→ Problem requirements
Copy out every line of the entries from the one containing "Observing what is" down through the end of the entries, inclusive. Keep each entry's wording intact, but shift every number in the answers, whether a coordinate or a distance, upward by 63.
++++ Listed entries ++++
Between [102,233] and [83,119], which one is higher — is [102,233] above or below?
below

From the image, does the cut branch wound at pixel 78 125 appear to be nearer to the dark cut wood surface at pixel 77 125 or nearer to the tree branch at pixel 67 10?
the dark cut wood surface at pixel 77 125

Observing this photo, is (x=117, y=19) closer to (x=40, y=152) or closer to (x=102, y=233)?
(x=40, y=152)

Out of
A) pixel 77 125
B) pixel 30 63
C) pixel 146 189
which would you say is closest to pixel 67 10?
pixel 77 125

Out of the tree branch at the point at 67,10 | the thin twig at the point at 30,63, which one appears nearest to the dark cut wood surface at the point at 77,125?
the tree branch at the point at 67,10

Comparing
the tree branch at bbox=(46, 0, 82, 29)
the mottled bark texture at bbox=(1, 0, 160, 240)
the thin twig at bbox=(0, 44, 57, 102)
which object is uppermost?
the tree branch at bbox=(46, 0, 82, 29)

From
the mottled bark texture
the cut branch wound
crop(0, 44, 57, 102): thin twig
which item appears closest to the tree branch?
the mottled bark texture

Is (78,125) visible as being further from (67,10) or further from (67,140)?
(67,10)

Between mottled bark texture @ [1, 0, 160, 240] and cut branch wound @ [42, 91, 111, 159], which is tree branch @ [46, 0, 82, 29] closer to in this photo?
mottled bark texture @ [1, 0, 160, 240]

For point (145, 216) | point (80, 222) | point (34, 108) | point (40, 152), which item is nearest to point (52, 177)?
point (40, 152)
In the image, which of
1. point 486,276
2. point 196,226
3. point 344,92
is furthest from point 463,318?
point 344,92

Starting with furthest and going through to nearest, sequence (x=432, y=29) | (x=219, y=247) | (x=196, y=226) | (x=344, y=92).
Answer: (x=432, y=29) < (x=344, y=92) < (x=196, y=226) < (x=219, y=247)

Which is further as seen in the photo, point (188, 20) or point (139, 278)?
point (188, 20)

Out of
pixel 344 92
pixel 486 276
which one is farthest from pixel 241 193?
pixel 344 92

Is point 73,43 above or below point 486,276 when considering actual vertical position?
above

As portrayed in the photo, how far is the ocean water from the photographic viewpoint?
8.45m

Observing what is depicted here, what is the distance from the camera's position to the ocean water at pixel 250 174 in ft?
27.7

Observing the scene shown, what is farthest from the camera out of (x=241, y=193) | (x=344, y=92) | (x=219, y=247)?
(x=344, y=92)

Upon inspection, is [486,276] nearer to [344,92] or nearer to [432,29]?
++++
→ Exercise output
Observing what is depicted here, what is the distance from the camera's position to the ocean water at pixel 250 174 in ft?
90.7

Observing the scene shown, what is farthest from the camera out of (x=241, y=193) | (x=344, y=92) | (x=219, y=247)?
(x=407, y=155)

Upon inspection, is [486,276] nearer to [344,92] or nearer to [432,29]?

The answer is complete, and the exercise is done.